- _Text_:
The pair remains above its 55-week moving average, which is
near $1.3590, suggesting "the medium term uptrend is still in
place," strategists at Citigroup wrote in a note.
Traders saw support in the $1.3750-$1.3690 area with
resistance at around $1.4216, a level which acted as support on
Dec. 22, when the euro was declining.
The next key level is at about $1.4372, the 76.4 percent
retracement of the euro's fall from November to June.
G7, FED COMMENTS
The dollar sank to a 15-year low of 81.37 yen on EBS
<JPY=EBS><JPY=> in Asian trade but recovered to last trade 0.2
percent higher at 82.02 yen.
Thin market liquidity because of public holidays in the
United States and Japan exacerbated price moves.
The risk of another round of intervention to weaken the yen
seemed to have grown after Japan weathered the flurry of
weekend G7 and IMF meetings with hardly any criticism of its
recent yen sales, but there was no sign of action on Monday.

(A run of records)
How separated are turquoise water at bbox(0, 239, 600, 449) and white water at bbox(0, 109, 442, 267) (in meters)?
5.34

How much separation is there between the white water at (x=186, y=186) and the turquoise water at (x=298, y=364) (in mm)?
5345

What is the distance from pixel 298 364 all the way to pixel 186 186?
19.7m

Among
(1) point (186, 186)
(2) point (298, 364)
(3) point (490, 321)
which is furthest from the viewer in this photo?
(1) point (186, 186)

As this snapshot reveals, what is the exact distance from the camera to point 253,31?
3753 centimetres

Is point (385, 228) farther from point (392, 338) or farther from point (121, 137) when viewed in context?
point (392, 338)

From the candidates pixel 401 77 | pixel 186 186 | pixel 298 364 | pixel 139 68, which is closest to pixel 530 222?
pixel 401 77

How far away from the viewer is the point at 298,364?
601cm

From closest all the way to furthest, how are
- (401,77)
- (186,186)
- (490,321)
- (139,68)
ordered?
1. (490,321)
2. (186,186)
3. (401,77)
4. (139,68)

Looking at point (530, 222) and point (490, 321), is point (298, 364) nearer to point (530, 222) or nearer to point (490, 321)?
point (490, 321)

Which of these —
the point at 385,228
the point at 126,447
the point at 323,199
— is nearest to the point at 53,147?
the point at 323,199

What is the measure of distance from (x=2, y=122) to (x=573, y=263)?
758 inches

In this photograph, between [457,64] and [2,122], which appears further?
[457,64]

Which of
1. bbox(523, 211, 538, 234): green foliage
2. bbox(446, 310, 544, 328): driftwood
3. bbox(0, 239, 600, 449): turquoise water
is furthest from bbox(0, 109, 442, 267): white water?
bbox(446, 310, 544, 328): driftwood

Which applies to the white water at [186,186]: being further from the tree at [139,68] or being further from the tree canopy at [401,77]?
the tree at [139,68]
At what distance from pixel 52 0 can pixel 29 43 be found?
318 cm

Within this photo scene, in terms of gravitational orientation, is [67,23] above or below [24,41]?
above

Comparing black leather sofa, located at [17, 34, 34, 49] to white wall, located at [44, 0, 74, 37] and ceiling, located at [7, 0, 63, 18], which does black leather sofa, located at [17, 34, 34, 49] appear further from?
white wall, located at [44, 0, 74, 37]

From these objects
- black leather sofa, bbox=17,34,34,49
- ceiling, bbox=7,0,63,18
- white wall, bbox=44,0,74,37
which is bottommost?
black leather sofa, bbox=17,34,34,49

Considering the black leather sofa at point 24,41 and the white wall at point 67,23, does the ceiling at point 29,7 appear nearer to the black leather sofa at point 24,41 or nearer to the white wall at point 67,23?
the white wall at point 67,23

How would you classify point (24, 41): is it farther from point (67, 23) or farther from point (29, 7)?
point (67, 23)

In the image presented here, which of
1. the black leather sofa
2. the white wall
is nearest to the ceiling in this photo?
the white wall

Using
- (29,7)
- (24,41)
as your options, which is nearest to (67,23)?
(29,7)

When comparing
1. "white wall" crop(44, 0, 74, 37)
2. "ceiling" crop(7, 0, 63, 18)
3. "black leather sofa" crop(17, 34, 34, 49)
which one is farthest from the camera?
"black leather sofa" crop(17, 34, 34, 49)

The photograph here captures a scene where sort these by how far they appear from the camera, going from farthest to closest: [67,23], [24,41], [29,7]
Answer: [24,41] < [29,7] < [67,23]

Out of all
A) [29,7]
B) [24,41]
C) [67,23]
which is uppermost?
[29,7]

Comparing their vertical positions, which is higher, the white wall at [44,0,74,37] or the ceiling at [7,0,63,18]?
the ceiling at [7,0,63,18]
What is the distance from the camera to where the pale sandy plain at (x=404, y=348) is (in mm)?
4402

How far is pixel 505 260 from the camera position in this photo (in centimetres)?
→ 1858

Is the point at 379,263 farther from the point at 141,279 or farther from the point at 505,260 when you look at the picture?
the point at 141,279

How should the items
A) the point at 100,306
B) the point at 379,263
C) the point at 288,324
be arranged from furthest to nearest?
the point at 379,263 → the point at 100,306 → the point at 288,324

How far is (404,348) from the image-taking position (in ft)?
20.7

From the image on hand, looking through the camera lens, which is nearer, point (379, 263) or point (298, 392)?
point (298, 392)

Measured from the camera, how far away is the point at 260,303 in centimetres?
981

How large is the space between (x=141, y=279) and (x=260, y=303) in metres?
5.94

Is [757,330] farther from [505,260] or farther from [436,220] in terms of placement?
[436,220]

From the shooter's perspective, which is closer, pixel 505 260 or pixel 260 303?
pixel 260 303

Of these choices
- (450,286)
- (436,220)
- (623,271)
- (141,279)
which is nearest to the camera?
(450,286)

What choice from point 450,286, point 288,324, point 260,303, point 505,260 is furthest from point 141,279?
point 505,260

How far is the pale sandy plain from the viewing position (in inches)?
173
---
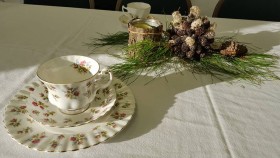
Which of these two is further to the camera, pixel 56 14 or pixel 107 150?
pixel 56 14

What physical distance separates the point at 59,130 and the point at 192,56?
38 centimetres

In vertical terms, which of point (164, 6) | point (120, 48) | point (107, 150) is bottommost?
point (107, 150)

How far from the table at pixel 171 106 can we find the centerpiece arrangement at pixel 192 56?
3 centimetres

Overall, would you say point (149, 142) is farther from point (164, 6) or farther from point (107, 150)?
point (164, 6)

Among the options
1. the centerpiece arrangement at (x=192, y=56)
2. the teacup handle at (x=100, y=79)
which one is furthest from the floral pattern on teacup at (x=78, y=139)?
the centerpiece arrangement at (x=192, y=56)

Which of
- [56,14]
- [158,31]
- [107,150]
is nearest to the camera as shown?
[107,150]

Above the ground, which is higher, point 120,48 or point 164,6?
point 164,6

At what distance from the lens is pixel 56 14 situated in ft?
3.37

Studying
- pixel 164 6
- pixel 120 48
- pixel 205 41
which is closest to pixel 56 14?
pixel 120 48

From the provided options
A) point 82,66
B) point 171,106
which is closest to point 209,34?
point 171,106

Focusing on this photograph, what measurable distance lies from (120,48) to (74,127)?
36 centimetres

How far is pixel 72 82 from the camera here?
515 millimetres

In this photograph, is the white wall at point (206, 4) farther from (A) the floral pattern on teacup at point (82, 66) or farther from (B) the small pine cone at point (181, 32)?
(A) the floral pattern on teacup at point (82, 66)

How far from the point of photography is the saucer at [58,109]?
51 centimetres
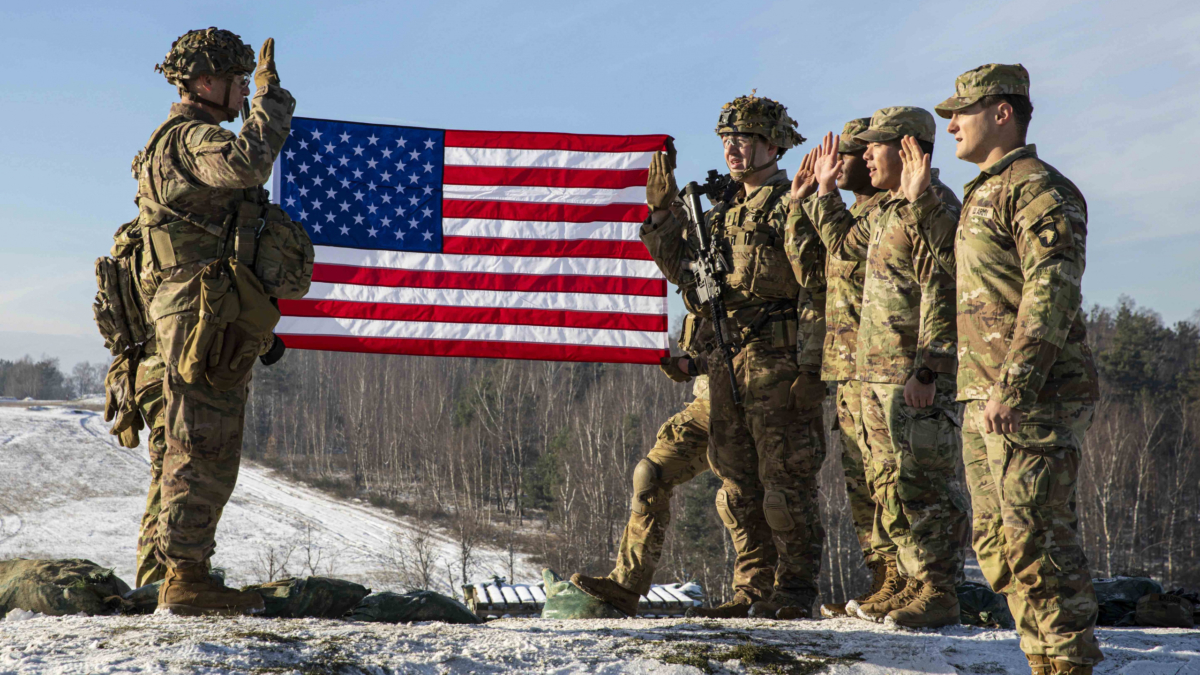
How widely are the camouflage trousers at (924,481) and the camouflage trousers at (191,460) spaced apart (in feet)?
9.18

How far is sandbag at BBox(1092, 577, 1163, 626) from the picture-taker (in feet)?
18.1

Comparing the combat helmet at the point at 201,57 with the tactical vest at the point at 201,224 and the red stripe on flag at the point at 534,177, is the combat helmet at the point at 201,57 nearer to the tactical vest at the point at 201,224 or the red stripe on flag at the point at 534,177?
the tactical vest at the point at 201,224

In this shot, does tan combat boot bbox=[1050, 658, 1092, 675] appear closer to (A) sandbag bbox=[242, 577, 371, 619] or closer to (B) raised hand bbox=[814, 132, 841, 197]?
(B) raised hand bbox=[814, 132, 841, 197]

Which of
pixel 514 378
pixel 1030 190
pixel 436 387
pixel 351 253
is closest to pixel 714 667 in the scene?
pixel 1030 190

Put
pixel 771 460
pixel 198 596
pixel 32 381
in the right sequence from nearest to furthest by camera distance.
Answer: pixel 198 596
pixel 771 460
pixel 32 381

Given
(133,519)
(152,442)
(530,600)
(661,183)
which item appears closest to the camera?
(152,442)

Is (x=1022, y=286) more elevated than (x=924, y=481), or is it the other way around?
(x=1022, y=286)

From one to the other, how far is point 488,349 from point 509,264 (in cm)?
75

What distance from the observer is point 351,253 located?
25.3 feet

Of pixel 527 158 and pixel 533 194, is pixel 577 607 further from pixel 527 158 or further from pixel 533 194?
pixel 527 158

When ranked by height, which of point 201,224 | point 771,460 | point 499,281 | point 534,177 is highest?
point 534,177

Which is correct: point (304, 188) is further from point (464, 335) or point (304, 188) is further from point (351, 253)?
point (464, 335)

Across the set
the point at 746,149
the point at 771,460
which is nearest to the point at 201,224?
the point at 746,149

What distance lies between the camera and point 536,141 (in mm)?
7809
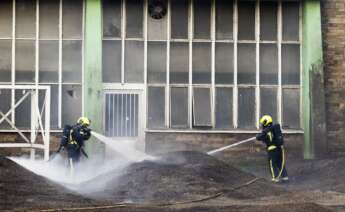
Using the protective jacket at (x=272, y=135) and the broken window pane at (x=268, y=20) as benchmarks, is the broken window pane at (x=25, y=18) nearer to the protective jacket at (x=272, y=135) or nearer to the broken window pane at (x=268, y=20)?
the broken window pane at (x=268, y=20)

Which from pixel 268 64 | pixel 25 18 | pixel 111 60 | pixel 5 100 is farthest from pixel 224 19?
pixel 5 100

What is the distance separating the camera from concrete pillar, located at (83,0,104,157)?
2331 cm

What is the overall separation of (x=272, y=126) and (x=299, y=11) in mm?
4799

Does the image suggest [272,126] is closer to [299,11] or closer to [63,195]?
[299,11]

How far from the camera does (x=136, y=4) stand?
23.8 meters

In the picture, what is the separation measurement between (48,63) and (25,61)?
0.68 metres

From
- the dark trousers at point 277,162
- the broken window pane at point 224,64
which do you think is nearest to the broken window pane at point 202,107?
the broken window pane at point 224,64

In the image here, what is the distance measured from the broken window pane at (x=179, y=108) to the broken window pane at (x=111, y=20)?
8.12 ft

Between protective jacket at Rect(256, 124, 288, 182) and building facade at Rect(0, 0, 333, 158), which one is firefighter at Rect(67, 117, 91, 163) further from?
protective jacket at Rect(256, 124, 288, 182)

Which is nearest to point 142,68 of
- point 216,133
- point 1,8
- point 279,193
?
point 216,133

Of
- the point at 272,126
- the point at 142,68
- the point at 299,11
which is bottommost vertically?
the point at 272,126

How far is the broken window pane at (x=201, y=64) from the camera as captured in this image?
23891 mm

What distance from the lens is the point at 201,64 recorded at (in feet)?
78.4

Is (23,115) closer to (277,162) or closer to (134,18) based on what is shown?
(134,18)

- _Task to complete_: Write the next part of the currency market report, picking up after its last sentence. These items come from a separate source.

- _Task response_:
Traders said the next focus would be on minutes from the
Federal Reserve's September policy meeting, due out on Tuesday,
for fresh insight into the central bank's thinking on further
monetary easing.
A round of speeches this week by Fed officials, including
Chairman Ben Bernanke, could also shed light on policymaker's
views on the economy and monetary policy.
"Market expectations for quantitative easing in November
are very high and very strong," said Nick Bennenbroek, head of
currency strategy at Wells Fargo. "If Bernanke doesn't do
anything to dissuade those market expectations, then the dollar
will probably move a little lower."
With the IMF's failure to reach an accord on currencies,
analysts said the way is now clear for the Fed to resort to
even more stimulus next month, though investors are still
debating the size and scope of the move.
The IMF last week ratcheted down expectations for the
United States but still forecast U.S economic growth at 2.6
percent in 2010 and 2.3 percent in 2011 compared with 1.7
percent and 1.5 percent for those periods in the euro zone.
[].
The dollar rose 0.2 percent against a basket of currencies
<.DXY> to 77.442, not far from a nine-month low of 76.906 hit
on Thursday.
(Reporting by Nick Olivari and Wanfeng Zhou; Editing by
Padraic Cassidy)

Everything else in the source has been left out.